▽

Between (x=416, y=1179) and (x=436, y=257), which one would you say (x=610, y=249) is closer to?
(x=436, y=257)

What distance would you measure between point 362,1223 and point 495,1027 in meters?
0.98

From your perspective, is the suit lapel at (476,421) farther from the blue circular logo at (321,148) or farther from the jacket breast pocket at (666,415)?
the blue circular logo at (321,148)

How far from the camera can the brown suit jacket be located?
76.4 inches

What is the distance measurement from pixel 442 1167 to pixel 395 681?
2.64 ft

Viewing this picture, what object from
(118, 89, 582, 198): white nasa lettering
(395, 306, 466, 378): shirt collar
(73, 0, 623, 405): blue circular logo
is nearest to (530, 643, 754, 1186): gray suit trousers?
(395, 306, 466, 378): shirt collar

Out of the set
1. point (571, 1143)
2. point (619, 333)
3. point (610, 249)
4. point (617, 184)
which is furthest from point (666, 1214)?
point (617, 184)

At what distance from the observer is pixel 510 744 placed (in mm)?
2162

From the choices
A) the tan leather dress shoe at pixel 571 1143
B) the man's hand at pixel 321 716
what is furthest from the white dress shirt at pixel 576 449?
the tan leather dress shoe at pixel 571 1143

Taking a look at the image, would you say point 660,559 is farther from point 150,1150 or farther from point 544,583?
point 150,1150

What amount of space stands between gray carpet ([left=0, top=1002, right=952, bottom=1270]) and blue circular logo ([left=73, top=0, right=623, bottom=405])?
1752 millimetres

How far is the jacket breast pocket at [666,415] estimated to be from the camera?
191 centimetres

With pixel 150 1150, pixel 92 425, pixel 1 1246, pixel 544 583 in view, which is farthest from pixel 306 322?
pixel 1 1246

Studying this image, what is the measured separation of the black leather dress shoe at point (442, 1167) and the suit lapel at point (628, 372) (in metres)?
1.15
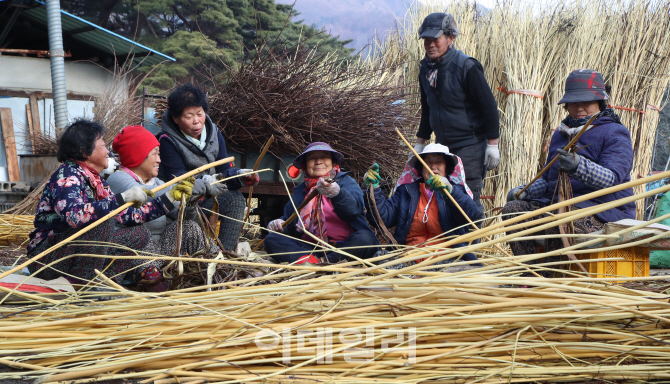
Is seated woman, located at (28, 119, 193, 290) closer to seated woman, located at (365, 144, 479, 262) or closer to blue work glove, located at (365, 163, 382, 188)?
blue work glove, located at (365, 163, 382, 188)

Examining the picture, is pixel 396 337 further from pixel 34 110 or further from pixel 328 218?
pixel 34 110

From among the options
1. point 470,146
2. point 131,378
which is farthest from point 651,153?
point 131,378

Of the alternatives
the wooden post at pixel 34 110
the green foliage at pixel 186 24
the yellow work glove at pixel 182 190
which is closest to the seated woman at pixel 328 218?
the yellow work glove at pixel 182 190

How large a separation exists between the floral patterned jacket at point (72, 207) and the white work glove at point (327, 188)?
2.68ft

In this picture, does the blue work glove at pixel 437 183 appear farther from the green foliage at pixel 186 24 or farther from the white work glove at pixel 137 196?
the green foliage at pixel 186 24

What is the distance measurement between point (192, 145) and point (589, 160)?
2.35 m

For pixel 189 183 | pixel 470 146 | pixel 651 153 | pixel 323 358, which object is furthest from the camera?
pixel 651 153

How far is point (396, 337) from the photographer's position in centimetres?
154

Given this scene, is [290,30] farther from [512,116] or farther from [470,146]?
[470,146]

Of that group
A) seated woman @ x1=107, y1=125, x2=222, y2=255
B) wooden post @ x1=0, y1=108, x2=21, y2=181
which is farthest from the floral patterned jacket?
wooden post @ x1=0, y1=108, x2=21, y2=181

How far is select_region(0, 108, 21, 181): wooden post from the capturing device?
873 cm

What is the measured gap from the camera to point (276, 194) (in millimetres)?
4336

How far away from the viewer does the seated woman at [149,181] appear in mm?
2867

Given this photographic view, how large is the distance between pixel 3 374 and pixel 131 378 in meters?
0.37
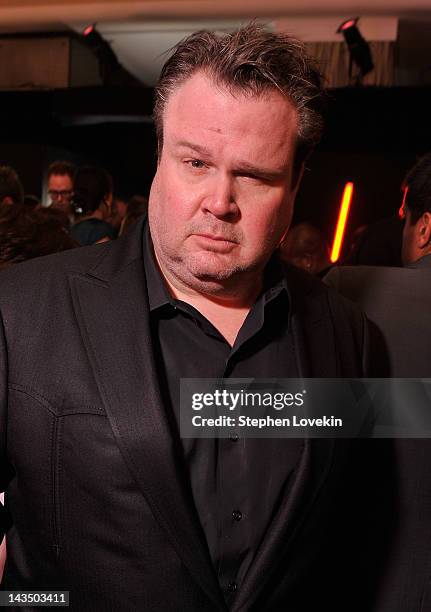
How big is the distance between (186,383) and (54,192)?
3.28 metres

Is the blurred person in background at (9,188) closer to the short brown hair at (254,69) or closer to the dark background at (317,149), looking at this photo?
the short brown hair at (254,69)

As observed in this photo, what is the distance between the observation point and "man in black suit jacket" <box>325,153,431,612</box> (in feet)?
4.58

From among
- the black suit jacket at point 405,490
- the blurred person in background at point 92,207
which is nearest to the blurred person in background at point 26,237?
the black suit jacket at point 405,490

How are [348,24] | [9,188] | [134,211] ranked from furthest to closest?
[348,24] < [134,211] < [9,188]

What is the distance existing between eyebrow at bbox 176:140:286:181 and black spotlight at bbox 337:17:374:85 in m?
5.21

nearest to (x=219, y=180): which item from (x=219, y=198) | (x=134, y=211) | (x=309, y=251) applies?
(x=219, y=198)

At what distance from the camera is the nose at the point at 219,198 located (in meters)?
1.08

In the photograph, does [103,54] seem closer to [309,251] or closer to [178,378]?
[309,251]

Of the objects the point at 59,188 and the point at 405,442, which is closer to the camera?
the point at 405,442

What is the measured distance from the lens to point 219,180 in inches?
42.7

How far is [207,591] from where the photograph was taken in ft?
3.52

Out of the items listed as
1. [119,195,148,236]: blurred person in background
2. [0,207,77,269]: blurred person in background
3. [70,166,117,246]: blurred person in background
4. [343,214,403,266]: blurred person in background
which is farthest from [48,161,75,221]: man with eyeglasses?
[0,207,77,269]: blurred person in background

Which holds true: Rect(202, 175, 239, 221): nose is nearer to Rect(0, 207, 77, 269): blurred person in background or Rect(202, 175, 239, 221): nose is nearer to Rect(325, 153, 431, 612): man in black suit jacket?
Rect(325, 153, 431, 612): man in black suit jacket

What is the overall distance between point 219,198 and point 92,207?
2.27m
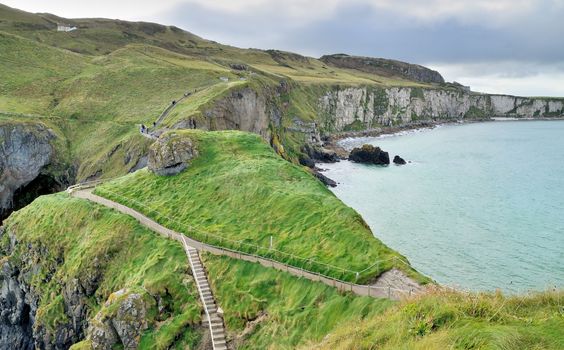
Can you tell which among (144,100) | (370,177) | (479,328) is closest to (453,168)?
(370,177)

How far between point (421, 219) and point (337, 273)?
46.7 m

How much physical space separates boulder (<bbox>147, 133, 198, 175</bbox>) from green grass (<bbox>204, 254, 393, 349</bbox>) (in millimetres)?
15723

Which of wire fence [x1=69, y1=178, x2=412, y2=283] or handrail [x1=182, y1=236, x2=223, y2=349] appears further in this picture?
handrail [x1=182, y1=236, x2=223, y2=349]

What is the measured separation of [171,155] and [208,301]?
1923 centimetres

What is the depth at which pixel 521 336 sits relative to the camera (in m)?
14.8

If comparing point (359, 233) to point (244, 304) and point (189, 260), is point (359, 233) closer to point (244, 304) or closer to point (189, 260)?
point (244, 304)

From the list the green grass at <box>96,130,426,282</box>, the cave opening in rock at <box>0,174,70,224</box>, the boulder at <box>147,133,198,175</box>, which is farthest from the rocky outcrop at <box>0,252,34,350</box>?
the cave opening in rock at <box>0,174,70,224</box>

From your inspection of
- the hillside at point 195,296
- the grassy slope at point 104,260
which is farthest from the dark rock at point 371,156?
the grassy slope at point 104,260

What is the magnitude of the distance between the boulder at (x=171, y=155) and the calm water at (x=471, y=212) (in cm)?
2687

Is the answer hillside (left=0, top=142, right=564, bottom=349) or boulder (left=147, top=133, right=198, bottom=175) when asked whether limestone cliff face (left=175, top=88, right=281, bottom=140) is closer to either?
boulder (left=147, top=133, right=198, bottom=175)

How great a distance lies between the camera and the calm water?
50.5m

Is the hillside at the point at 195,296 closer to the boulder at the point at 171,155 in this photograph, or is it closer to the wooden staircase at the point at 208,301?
the wooden staircase at the point at 208,301

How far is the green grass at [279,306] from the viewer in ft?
74.8

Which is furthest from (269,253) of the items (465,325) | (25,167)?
(25,167)
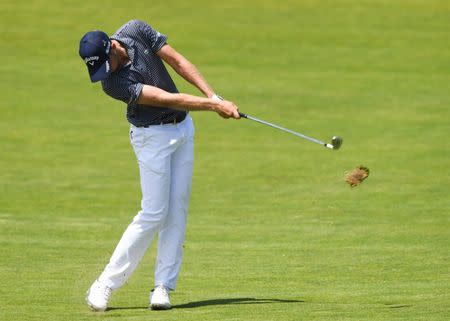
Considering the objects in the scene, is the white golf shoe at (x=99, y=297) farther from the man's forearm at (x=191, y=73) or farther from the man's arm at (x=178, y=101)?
the man's forearm at (x=191, y=73)

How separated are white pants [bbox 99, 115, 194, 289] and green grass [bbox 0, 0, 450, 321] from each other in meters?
0.35

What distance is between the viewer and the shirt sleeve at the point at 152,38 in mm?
9086

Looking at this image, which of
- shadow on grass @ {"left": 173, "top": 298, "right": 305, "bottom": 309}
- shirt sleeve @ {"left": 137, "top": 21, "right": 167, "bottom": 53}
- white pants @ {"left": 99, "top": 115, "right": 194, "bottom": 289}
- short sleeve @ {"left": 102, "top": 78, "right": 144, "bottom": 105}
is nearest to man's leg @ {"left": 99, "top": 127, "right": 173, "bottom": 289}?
white pants @ {"left": 99, "top": 115, "right": 194, "bottom": 289}

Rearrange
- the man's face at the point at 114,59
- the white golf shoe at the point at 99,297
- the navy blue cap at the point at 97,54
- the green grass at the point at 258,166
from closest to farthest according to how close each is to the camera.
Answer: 1. the navy blue cap at the point at 97,54
2. the man's face at the point at 114,59
3. the white golf shoe at the point at 99,297
4. the green grass at the point at 258,166

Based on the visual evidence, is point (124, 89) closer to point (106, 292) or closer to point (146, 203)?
point (146, 203)

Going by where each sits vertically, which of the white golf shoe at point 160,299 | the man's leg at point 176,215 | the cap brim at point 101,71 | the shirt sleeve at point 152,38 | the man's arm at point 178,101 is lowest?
the white golf shoe at point 160,299

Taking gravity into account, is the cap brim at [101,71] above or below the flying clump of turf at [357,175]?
above

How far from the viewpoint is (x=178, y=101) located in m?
8.71

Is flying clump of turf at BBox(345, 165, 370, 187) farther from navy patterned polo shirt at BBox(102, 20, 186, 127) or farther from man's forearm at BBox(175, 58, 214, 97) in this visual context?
navy patterned polo shirt at BBox(102, 20, 186, 127)

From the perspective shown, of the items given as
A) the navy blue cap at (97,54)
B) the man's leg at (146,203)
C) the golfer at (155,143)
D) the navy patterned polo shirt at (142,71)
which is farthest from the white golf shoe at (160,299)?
the navy blue cap at (97,54)

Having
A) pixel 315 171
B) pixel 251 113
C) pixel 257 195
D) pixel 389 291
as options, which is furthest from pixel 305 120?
pixel 389 291

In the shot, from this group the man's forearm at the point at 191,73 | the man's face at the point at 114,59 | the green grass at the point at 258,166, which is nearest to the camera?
the man's face at the point at 114,59

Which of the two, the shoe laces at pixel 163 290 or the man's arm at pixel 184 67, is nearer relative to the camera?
the shoe laces at pixel 163 290

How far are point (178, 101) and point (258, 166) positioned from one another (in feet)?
31.8
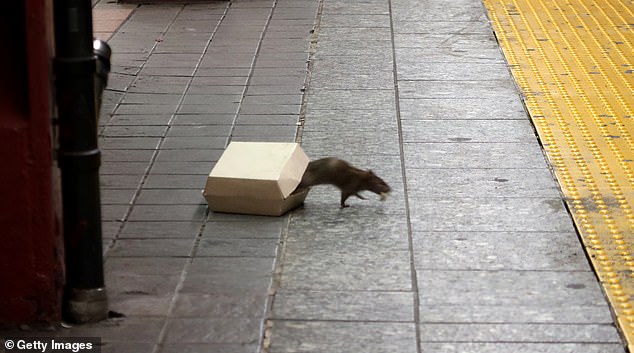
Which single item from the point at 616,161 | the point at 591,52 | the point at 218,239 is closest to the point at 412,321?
the point at 218,239

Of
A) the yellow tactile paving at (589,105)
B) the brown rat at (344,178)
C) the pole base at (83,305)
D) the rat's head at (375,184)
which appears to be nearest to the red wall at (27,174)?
the pole base at (83,305)

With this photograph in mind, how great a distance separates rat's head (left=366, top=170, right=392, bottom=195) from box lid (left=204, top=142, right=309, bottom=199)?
375mm

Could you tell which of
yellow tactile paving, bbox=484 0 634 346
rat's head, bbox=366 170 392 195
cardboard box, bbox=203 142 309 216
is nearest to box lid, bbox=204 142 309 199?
cardboard box, bbox=203 142 309 216

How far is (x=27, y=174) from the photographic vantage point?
15.8ft

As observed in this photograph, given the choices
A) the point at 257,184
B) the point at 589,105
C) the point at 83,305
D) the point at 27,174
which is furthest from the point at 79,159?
Result: the point at 589,105

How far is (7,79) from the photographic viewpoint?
4789 millimetres

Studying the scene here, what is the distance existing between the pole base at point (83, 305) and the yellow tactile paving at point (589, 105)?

△

PROBLEM TO SOLVE: Above are the records; copy exactly the lines from the one with "Could you tell which of" through the final line.

TASK OUTPUT:
Could you tell which of
yellow tactile paving, bbox=484 0 634 346
rat's head, bbox=366 170 392 195
cardboard box, bbox=203 142 309 216
is nearest to box lid, bbox=204 142 309 199?
cardboard box, bbox=203 142 309 216

How far is (x=27, y=174) from the photographic vantage point?
15.8ft

As observed in this photograph, given the choices
A) the point at 257,184
B) the point at 589,105
C) the point at 83,305
D) the point at 27,174
which is furthest from the point at 79,159?
Result: the point at 589,105

How far is (7,79) from the photographic viewpoint?
4789 millimetres

Studying the scene here, what is the distance existing between the pole base at point (83, 305) and the yellow tactile paving at point (589, 105)?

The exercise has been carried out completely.